Sementara, target yang ditetapkan pada artikel
pertama, biaya pokok pembangkitan (BPP) listrik ketika keluar dari
pembangkit adalah tidak boleh lebih
dari USD 2 sen/kWh, atau Rp. 270/kWh. Tujuannya,
agar ketika sampai ke pelanggan, harga listriknya dapat terjangkau tanpa perlu
disubsidi. Tentunya, kondisi ini mengasumsikan kekuatan ekonomi masyarakat dan
nilai tukar mata uang yang berlaku saat
ini. Seandainya kondisinya berubah
ke arah positif, yakni sama-sama menguat, maka standarnya bisa dilonggarkan.
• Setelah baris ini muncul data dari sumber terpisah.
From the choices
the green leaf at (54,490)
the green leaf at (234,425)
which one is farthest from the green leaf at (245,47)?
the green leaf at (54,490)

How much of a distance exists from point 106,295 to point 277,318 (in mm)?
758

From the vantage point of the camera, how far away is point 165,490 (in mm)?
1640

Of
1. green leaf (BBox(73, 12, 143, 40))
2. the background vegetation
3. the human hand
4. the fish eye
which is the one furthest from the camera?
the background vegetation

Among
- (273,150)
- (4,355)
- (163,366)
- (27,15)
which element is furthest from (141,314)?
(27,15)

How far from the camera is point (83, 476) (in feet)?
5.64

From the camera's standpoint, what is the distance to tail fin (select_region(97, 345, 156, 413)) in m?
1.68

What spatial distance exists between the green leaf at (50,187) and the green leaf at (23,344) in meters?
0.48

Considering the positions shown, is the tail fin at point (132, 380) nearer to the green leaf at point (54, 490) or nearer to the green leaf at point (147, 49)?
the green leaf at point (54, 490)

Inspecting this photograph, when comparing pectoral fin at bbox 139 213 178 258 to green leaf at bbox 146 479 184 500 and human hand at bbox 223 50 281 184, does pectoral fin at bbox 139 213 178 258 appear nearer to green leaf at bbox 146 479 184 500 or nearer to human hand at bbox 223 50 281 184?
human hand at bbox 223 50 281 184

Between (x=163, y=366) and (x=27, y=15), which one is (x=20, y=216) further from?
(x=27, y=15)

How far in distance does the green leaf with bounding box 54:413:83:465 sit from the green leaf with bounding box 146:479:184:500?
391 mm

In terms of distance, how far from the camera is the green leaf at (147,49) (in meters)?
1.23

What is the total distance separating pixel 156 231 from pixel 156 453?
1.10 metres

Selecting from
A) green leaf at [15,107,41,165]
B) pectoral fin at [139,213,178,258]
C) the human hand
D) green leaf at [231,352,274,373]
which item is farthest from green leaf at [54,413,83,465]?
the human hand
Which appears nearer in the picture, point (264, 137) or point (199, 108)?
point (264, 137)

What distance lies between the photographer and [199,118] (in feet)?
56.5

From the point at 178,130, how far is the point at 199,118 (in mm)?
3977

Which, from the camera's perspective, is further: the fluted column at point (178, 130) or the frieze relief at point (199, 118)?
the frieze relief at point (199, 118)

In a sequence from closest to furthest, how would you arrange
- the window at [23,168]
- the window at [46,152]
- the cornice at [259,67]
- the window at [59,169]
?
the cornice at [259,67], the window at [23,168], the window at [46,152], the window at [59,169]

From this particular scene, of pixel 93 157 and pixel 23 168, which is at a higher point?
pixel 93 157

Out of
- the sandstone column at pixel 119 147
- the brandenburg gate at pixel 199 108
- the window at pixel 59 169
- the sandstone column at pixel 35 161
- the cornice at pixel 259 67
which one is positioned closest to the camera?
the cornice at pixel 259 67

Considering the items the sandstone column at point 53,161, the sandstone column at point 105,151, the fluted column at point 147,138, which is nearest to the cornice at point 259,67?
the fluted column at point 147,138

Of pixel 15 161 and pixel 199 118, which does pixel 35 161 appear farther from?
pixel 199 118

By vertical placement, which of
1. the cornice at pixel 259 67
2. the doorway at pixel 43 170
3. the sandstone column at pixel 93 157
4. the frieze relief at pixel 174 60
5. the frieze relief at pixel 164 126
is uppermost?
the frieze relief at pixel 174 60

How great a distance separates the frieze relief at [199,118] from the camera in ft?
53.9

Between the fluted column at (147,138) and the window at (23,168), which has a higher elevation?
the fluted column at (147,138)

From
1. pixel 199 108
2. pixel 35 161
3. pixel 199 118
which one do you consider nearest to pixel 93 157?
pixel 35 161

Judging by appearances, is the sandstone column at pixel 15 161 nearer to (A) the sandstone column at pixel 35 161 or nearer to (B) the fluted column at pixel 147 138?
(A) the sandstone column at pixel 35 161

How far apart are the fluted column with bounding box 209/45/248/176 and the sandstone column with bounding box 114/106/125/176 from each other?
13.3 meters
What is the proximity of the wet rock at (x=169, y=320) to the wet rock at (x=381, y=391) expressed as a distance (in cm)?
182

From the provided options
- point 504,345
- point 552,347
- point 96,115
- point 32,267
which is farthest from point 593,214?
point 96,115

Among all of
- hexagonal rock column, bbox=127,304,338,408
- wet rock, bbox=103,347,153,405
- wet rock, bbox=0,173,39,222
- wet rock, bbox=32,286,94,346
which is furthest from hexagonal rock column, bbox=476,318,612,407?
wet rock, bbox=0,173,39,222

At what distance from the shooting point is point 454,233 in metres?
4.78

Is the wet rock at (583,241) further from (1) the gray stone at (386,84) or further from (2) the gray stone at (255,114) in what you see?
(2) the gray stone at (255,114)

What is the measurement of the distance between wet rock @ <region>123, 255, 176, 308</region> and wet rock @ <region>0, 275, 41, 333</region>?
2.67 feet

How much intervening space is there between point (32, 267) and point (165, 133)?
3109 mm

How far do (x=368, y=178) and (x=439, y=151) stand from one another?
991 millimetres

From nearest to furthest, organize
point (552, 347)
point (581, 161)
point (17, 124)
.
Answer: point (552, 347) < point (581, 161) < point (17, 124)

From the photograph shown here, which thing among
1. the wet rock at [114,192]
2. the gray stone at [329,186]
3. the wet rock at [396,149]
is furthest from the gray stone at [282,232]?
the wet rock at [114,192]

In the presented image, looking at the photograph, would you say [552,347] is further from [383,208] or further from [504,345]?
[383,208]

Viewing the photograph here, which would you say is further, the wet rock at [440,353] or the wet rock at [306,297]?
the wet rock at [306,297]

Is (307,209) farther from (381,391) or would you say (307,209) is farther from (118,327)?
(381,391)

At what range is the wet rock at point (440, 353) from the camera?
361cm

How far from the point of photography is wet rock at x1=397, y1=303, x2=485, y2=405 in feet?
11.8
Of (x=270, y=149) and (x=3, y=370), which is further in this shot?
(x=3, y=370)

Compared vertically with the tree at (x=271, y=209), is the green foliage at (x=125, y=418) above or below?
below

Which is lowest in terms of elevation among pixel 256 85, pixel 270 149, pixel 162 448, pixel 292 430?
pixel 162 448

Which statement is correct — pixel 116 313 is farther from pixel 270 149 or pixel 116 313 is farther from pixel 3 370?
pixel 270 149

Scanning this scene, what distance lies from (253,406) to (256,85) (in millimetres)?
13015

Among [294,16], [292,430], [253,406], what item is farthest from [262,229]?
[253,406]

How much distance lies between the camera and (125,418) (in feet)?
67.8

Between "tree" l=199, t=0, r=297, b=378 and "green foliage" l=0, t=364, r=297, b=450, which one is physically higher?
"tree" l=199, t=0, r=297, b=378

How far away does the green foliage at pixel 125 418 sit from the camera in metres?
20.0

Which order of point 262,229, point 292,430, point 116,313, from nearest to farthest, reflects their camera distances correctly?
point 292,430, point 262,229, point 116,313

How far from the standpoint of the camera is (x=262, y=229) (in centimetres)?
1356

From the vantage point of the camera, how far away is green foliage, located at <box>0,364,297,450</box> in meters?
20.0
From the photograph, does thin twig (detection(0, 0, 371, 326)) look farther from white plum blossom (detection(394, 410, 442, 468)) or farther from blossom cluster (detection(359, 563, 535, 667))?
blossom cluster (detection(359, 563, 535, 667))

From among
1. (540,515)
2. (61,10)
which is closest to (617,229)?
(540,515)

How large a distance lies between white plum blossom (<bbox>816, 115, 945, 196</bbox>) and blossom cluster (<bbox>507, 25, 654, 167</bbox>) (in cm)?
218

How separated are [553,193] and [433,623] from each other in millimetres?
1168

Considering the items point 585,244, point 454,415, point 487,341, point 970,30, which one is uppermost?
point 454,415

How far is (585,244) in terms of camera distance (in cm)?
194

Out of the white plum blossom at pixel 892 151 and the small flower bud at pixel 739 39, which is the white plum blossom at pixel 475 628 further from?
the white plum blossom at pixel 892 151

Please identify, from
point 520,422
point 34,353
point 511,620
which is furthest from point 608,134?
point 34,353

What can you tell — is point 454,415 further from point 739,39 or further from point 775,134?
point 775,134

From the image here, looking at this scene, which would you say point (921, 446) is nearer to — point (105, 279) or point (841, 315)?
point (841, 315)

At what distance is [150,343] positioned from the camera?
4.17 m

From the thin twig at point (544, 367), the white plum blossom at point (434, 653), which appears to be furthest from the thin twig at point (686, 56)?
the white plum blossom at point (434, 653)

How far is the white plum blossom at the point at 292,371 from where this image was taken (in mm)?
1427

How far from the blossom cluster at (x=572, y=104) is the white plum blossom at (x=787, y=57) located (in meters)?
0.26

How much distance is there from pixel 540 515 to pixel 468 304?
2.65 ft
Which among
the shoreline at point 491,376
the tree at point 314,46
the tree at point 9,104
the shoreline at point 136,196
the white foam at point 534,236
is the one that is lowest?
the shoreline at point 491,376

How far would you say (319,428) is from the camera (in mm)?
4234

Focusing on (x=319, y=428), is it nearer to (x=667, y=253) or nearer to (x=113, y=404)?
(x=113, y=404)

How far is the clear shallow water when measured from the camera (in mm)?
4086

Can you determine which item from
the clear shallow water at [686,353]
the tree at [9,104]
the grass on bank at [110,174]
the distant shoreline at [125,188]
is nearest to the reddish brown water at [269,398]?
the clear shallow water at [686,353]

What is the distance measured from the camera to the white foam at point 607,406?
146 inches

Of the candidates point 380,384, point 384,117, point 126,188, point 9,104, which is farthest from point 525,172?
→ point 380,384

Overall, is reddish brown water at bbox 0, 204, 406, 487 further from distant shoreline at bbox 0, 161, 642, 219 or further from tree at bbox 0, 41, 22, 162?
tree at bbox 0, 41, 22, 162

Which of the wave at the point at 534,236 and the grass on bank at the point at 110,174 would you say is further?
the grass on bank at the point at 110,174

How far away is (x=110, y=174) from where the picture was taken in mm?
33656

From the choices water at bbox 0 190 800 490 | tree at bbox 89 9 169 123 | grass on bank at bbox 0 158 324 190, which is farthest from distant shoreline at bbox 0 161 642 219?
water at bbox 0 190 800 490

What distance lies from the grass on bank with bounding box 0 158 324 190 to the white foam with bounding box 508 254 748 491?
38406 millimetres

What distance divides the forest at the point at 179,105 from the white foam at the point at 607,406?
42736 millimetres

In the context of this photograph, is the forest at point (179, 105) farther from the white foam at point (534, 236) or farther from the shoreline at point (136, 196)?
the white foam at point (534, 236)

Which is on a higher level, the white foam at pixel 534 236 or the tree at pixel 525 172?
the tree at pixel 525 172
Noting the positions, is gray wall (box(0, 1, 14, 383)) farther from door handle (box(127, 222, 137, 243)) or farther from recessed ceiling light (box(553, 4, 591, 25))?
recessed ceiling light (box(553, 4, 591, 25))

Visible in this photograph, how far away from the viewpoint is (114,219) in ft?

Barangkali jadi USD 3-4 sen/kWh. Tapi patokan saat ini biarkan pada USD 2
sen/kWh dulu.
Tidak banyak
yang perlu dijelaskan di sini. Saya hanya mengumpulkan data dari tiga artikel
sebelumnya saja. Biaya bahan bakar, biaya operasional dan perawatan, CCR,
hingga penalti dampak lingkungan, semua dijumlahkan. Supaya, dapat diketahui
berapa biaya sesungguhnya dari berbagai pembangkit yang tersedia.
Opsi-opsi
yang dibahas di artikel-artikal sebelumnya adalah energi batubara, energi gas alam, energi nuklir, energi
bayu, energi surya, energi panas bumi, dan energi hidro. Jika dikategorikan, maka ada tiga kategori yang bisa dibentuk, yakni energi fosil, energi nuklir, dan “energi
terbarukan”.
(aside note. sekali lagi, saya tidak senang
menggunakan istilah “energi terbarukan”, karena secara praktis tidak ada
maknanya. Sumber energinya barangkali tidak habis-habis, tapi tidak dengan
material untuk menghimpun energinya. Masih dipakai semata-mata untuk mempermudah
pemahaman saja. Ke depannya tidak akan digunakan lagi. end aside)
Dari ketiga
opsi itu, mana yang paling memungkinkan untuk bisa murah tanpa perlu subsidi?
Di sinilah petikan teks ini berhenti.